2.2 Détails des dépassements
| Paramètre | Valeur maximale observée | Limite réglementaire | Nombre de dépassements |
|---|---|---|---|
| Fer total (µg/L) | 481 | 200 | 1 |
| Escherichia coli (n/100 mL) | 1 | 0 | 0 |
| Entérocoques (n/100 mL) | 2 | 0 | 0 |
| Bactéries coliformes (n/100 mL) | 31 | – (pas de limite fixe) | 0 |
Fer total : le dépassement (481 µg/L) représente un facteur de 3,6 par rapport à la norme. Le fer peut provenir de la corrosion des canalisations ou d’une concentration naturelle élevée dans les sources d’eau. Bien que le goût de l’eau puisse devenir légèrement métallique, ce niveau ne constitue pas un danger sanitaire immédiat, mais justifie une vigilance accrue et éventuellement un traitement de précipitation du fer au niveau de la station d’épuration.
Escherichia coli et entérocoques : aucune valeur n’a dépassé la limite de zéro, ce qui indique que l’eau distribuée reste microbiologiquement sûre.
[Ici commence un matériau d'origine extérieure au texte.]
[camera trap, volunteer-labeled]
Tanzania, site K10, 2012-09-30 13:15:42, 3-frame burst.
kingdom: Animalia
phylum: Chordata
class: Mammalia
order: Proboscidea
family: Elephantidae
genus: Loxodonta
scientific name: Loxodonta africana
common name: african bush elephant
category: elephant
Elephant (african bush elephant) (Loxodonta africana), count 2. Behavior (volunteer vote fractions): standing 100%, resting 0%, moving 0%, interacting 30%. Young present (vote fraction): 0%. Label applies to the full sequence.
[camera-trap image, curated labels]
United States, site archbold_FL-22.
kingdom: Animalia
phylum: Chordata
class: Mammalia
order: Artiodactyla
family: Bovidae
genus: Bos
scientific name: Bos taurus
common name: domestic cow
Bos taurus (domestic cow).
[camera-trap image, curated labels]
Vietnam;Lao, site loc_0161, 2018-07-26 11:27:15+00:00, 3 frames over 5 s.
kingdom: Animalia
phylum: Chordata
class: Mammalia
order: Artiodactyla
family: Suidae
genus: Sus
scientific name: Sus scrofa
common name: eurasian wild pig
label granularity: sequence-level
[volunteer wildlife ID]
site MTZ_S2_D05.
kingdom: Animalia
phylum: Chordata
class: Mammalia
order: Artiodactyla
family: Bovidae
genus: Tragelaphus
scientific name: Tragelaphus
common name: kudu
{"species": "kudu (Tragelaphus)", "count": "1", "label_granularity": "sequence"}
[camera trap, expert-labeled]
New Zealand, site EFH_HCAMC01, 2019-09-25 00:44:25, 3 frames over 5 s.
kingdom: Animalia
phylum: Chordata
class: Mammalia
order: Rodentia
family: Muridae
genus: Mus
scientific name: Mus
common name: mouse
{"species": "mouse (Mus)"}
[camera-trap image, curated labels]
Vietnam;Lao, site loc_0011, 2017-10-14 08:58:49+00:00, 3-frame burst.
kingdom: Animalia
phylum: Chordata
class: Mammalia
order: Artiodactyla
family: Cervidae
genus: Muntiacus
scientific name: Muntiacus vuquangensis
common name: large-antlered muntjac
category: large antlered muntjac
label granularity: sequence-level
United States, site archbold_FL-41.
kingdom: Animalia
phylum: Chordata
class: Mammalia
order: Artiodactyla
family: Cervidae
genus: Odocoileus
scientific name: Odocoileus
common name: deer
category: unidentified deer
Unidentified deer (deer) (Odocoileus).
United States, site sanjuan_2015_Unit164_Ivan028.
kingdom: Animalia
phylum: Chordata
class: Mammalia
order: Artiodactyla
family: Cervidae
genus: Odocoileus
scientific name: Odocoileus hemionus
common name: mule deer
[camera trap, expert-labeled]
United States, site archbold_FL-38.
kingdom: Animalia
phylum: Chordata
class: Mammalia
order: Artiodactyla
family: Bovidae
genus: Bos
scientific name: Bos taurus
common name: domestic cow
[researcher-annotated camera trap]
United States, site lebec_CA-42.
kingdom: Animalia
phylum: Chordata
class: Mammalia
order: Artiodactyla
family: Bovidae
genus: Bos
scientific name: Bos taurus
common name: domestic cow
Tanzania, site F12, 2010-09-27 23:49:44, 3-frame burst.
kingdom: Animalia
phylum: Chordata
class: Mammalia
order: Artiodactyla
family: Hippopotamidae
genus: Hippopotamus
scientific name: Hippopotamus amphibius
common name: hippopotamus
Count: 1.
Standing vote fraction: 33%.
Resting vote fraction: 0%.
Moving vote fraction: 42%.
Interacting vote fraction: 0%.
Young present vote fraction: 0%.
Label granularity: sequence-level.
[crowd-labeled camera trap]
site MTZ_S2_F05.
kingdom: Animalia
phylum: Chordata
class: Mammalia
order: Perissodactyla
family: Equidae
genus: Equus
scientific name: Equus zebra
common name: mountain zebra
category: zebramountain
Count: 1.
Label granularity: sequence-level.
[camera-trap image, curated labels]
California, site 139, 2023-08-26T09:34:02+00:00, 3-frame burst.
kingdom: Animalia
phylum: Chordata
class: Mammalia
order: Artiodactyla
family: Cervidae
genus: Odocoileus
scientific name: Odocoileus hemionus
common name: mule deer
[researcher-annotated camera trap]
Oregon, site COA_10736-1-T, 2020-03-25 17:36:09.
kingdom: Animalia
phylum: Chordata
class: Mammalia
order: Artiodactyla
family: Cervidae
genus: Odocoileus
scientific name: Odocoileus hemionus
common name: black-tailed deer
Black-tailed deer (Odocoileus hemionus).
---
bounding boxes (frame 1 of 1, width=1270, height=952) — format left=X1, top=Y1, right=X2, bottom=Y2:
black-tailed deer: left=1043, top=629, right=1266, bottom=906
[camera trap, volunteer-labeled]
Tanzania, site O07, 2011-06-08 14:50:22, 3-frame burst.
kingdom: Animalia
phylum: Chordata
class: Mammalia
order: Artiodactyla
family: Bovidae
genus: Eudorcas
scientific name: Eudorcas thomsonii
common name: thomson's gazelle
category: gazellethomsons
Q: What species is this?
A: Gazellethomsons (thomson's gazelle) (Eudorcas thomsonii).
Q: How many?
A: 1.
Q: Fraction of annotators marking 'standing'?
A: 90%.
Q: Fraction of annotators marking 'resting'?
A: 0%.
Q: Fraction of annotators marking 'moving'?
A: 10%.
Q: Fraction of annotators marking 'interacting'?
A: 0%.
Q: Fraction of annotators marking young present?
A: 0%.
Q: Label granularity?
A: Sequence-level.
Bactéries coliformes : la présence de 31 c.f.u./100 mL est détectée, mais il n’existe pas de seuil légal strict pour ce paramètre. Cette valeur reste dans la fourchette habituellement observée pour les eaux de surface traitées, sans implication sanitaire majeure.
2.3 Comparaison avec les normes
| Paramètre | Norme française | Norme européenne | Situation à Marseille |
|---|---|---|---|
| Fer total | ≤ 200 µg/L | Même limite | Dépassé (481 µg/L) |
| E. coli | = 0 n/100 mL | = 0 n/100 mL | Conformité |
| Entérocoques | = 0 n/100 mL | = 0 n/100 mL | Conformité |
| Conductivité | ≤ 2500 µS/cm (qualité) | Pas de seuil strict | 428 µS/cm – conforme |
| Dureté (°f) | Aucun seuil sanitaire | Aucun seuil sanitaire | 18,6 °f – moyen |
En résumé, le seul point d’alerte est le fer, tandis que les paramètres microbiologiques et physico‑chimiques restent dans les limites acceptées.
3. Minéralité et goût
3.1 Composition minérale
| Ion | Concentration moyenne | Unité |
|---|---|---|
| Calcium | 57,5 | mg/L |
| Magnésium | 10,3 | mg/L |
| Sodium | 11,5 | mg/L |
| Potassium | 1,2 | mg/L |
| Sulfates | 70,6 | mg/L |
| Chlorures | 16,2 | mg/L |
| Conductivité (25 °C) | 428 | µS/cm |
| Dureté (titre hydrotimétrique) | 18,6 | °f |
Ces valeurs traduisent une eau modérément dure. En France, la dureté est classée comme suit :
- 0 – 15 °f : eau douce
- 15 – 30 °f : eau moyennement dure
- 30 – 45 °f : eau dure
- plus de 45 °f : eau très dure
Marseille se situe donc dans la tranche « modérément dure », ce qui a plusieurs conséquences pratiques.
3.2 Impact sur le goût
- Calcium et magnésium confèrent à l’eau un goût légèrement « minéral ». Le niveau de calcium (≈ 57 mg/L) est suffisant pour être perçu comme une légère douceur, tandis que le magnésium (≈ 10 mg/L) apporte une légère amertume.
- Le fer en excès (481 µg/L) peut être perçu comme une nuance métallique, surtout lorsqu’il se combine avec le sulfate (≈ 71 mg/L) qui peut accentuer une note légèrement « âcre ».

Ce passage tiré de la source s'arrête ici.